Pa Samba Jaw, an activist and social commentator, said: “As people in the Diaspora, we still have our families and properties in the country and of course worried by what we read or see happening in our dear country. Many in the Diaspora, just like people on the ground, are severely affected by what happens.
“My niece, Maram Jow was murdered recently in the country and we are still grappling with both losing her and the gruesome manner in which she was killed. We cannot also talk about the security situation without looking at some of the socio-economic factors,” he said.
The Gambia, he added, is “a very youthful country with little or no economic prospects, thus leading many into very dangerous adventures such as taking the Backway and for others, crime”.
“The pervasiveness of hard drugs and drug use among our young people, coupled with an extremely ill-equipped police force, not to mention the culture of impunity in our country, paints a very calamitous picture. We have seen people arrested by the police with large quantities of drugs and weapons, and a large quantity of cocaine seized without a single prosecution,” he said.
Jaw said the president’s suggestion that abuse of the democratic environment is to blame for the upsurge in crime is misleading.
“This I believe is both misleading and dangerous, and in fact it plays into the false narrative that Gambia under Jammeh was more peaceful. I am of the fervent view that the failure to enforce the laws of the country, due mainly to lack of an effective and properly equipped police force is one of the leading problems in crime prevention,” he said.

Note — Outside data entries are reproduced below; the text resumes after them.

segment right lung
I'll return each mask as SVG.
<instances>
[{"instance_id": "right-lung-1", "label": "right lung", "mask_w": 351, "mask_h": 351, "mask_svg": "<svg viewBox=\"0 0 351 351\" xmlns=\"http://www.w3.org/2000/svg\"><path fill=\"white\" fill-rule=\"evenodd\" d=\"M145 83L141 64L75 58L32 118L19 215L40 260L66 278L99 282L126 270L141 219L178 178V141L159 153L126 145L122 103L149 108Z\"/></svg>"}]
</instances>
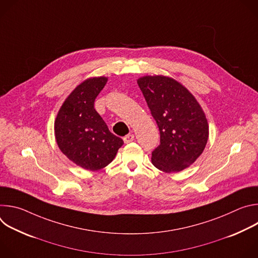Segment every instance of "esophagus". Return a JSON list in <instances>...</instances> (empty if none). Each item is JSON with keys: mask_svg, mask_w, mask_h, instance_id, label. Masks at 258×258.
Segmentation results:
<instances>
[{"mask_svg": "<svg viewBox=\"0 0 258 258\" xmlns=\"http://www.w3.org/2000/svg\"><path fill=\"white\" fill-rule=\"evenodd\" d=\"M135 140V135H133V134H128V135H126L124 138H123V141H124V143H131V142H133Z\"/></svg>", "mask_w": 258, "mask_h": 258, "instance_id": "1", "label": "esophagus"}]
</instances>
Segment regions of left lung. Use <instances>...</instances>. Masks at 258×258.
I'll return each mask as SVG.
<instances>
[{
    "mask_svg": "<svg viewBox=\"0 0 258 258\" xmlns=\"http://www.w3.org/2000/svg\"><path fill=\"white\" fill-rule=\"evenodd\" d=\"M137 82L160 133V145L152 152L153 165L168 173L189 167L202 154L209 135L201 106L171 78L146 76Z\"/></svg>",
    "mask_w": 258,
    "mask_h": 258,
    "instance_id": "left-lung-1",
    "label": "left lung"
}]
</instances>
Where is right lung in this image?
Returning <instances> with one entry per match:
<instances>
[{"instance_id":"obj_1","label":"right lung","mask_w":258,"mask_h":258,"mask_svg":"<svg viewBox=\"0 0 258 258\" xmlns=\"http://www.w3.org/2000/svg\"><path fill=\"white\" fill-rule=\"evenodd\" d=\"M107 81L105 77L91 78L79 85L62 104L54 123L61 152L87 170L107 166L123 145L94 108L95 99Z\"/></svg>"}]
</instances>
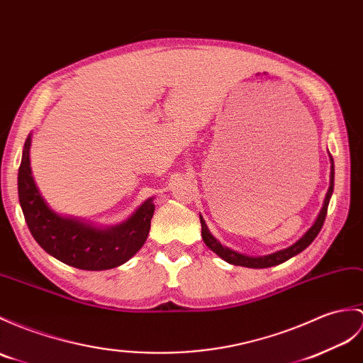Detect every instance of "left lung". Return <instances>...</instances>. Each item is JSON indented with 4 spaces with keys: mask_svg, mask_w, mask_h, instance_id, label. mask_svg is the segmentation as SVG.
Returning <instances> with one entry per match:
<instances>
[{
    "mask_svg": "<svg viewBox=\"0 0 363 363\" xmlns=\"http://www.w3.org/2000/svg\"><path fill=\"white\" fill-rule=\"evenodd\" d=\"M330 161H331V174H330V189H328V193L325 196L323 201V207L320 210L318 216L315 218L314 224L309 227L306 230V233L303 235L300 240H297L296 242L292 244V246L281 249V250H277L274 254H269V255H263V257H249V255H244L240 254V252L229 249L224 244H221V241H218L212 232L208 230V227L204 221V218L199 215V220H201V233H202V240H204L206 246L215 252V254L223 258L224 261H227L229 264L233 266H244V267H252V269H264V267H272L277 264H281L284 261H288L289 258L298 255L300 252L305 250L311 242L315 240V237L318 235V232L322 230V225L325 223V218H326V212H328V206H330V199L331 195L334 191V161H333V156L330 155Z\"/></svg>",
    "mask_w": 363,
    "mask_h": 363,
    "instance_id": "obj_1",
    "label": "left lung"
}]
</instances>
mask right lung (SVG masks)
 Instances as JSON below:
<instances>
[{
	"label": "right lung",
	"mask_w": 363,
	"mask_h": 363,
	"mask_svg": "<svg viewBox=\"0 0 363 363\" xmlns=\"http://www.w3.org/2000/svg\"><path fill=\"white\" fill-rule=\"evenodd\" d=\"M32 134L24 142L18 170V198L35 241L49 255L83 271H105L126 263L145 242L155 213L153 198L140 204L121 224L100 227L50 208L41 195L30 168Z\"/></svg>",
	"instance_id": "1"
}]
</instances>
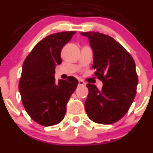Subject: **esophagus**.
Here are the masks:
<instances>
[{
  "label": "esophagus",
  "mask_w": 153,
  "mask_h": 153,
  "mask_svg": "<svg viewBox=\"0 0 153 153\" xmlns=\"http://www.w3.org/2000/svg\"><path fill=\"white\" fill-rule=\"evenodd\" d=\"M79 85H85V83L82 79H79Z\"/></svg>",
  "instance_id": "1"
}]
</instances>
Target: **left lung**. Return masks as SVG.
<instances>
[{
	"instance_id": "obj_1",
	"label": "left lung",
	"mask_w": 153,
	"mask_h": 153,
	"mask_svg": "<svg viewBox=\"0 0 153 153\" xmlns=\"http://www.w3.org/2000/svg\"><path fill=\"white\" fill-rule=\"evenodd\" d=\"M80 34L88 38L94 53L92 68L103 84L101 90L95 85L87 84L86 113L95 123L111 124L126 114L134 100L138 82L135 63L111 36L98 32Z\"/></svg>"
}]
</instances>
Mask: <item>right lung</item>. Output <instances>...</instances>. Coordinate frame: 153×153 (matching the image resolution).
Segmentation results:
<instances>
[{
  "label": "right lung",
  "instance_id": "1",
  "mask_svg": "<svg viewBox=\"0 0 153 153\" xmlns=\"http://www.w3.org/2000/svg\"><path fill=\"white\" fill-rule=\"evenodd\" d=\"M74 31L51 34L33 48L24 62L19 81V92L27 114L39 124H58L66 113V105L76 90L78 80L54 78L56 65L62 63L61 51Z\"/></svg>",
  "mask_w": 153,
  "mask_h": 153
}]
</instances>
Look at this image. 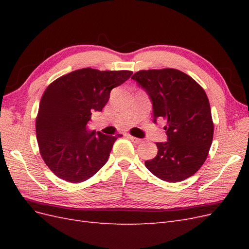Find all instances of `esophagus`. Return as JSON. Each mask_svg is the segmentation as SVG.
<instances>
[{"instance_id": "esophagus-1", "label": "esophagus", "mask_w": 249, "mask_h": 249, "mask_svg": "<svg viewBox=\"0 0 249 249\" xmlns=\"http://www.w3.org/2000/svg\"><path fill=\"white\" fill-rule=\"evenodd\" d=\"M127 137H129V139H131L132 141H134L135 143H140L142 140L141 139H139V138H136V137H134V136H132V135H127Z\"/></svg>"}]
</instances>
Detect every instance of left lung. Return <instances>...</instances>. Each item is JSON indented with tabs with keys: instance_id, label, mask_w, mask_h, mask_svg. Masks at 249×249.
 Listing matches in <instances>:
<instances>
[{
	"instance_id": "obj_1",
	"label": "left lung",
	"mask_w": 249,
	"mask_h": 249,
	"mask_svg": "<svg viewBox=\"0 0 249 249\" xmlns=\"http://www.w3.org/2000/svg\"><path fill=\"white\" fill-rule=\"evenodd\" d=\"M132 79L152 101L154 122L162 117L167 123V141L156 143L158 154L145 161L146 168L166 182L190 178L205 163L213 141L214 124L205 90L175 69L139 71Z\"/></svg>"
}]
</instances>
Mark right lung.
I'll list each match as a JSON object with an SVG mask.
<instances>
[{"label":"right lung","instance_id":"right-lung-1","mask_svg":"<svg viewBox=\"0 0 249 249\" xmlns=\"http://www.w3.org/2000/svg\"><path fill=\"white\" fill-rule=\"evenodd\" d=\"M130 71L82 69L58 78L41 96L36 117V137L44 163L70 183L93 177L107 163L122 135L89 132L93 111H102L111 90L131 77Z\"/></svg>","mask_w":249,"mask_h":249}]
</instances>
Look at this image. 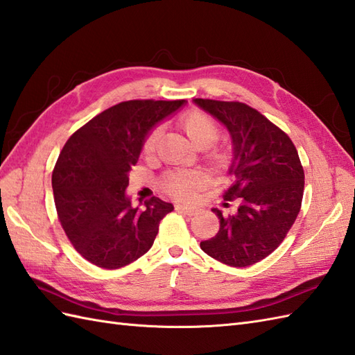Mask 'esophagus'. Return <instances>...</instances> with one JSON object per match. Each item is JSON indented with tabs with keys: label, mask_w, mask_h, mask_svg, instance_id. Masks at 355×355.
Wrapping results in <instances>:
<instances>
[{
	"label": "esophagus",
	"mask_w": 355,
	"mask_h": 355,
	"mask_svg": "<svg viewBox=\"0 0 355 355\" xmlns=\"http://www.w3.org/2000/svg\"><path fill=\"white\" fill-rule=\"evenodd\" d=\"M175 209H177L180 213H183V215H187V216H193L195 213L198 211L196 207H189V205H183V204L175 205Z\"/></svg>",
	"instance_id": "esophagus-1"
}]
</instances>
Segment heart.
Here are the masks:
<instances>
[{
	"instance_id": "1",
	"label": "heart",
	"mask_w": 355,
	"mask_h": 355,
	"mask_svg": "<svg viewBox=\"0 0 355 355\" xmlns=\"http://www.w3.org/2000/svg\"><path fill=\"white\" fill-rule=\"evenodd\" d=\"M180 127L183 128L187 137L198 148H205L204 157L215 171H225L233 157L232 146L228 144H213L219 136V125L209 113L202 110H189L180 118ZM162 136V127H153L142 142V153L145 157H154L157 153L159 140ZM207 183V175L202 171H172L164 177L163 186L169 195L180 200H191V198Z\"/></svg>"
}]
</instances>
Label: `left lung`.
Returning <instances> with one entry per match:
<instances>
[{
  "instance_id": "8db88e82",
  "label": "left lung",
  "mask_w": 355,
  "mask_h": 355,
  "mask_svg": "<svg viewBox=\"0 0 355 355\" xmlns=\"http://www.w3.org/2000/svg\"><path fill=\"white\" fill-rule=\"evenodd\" d=\"M195 103L232 135L233 180L222 196L225 207L239 202L233 215L213 209L219 232L200 246L224 265L251 266L282 245L301 210L304 169L298 151L282 128L248 104L207 98Z\"/></svg>"
}]
</instances>
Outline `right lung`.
Returning <instances> with one entry per match:
<instances>
[{"mask_svg": "<svg viewBox=\"0 0 355 355\" xmlns=\"http://www.w3.org/2000/svg\"><path fill=\"white\" fill-rule=\"evenodd\" d=\"M183 104L123 101L66 140L53 171L54 204L73 250L92 265L118 269L142 257L174 210L157 196L133 207L125 189L148 131Z\"/></svg>", "mask_w": 355, "mask_h": 355, "instance_id": "right-lung-1", "label": "right lung"}]
</instances>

He said the failure of the government to “effectively reform our security forces continue to undermine the security of the country”. “Lest we forget, The Gambia was far from secure, it may have been secure for Jammeh but not for the average Gambians, especially the many who have been murdered or disappeared by agents of the State on the orders of the President. It is therefore essential for all Gambians, from the president to the last person, to realize that our country cannot afford lawlessness, therefore, it is imperative on all of us to be extremely vigilante in guarding the stability and security of our country,” he added.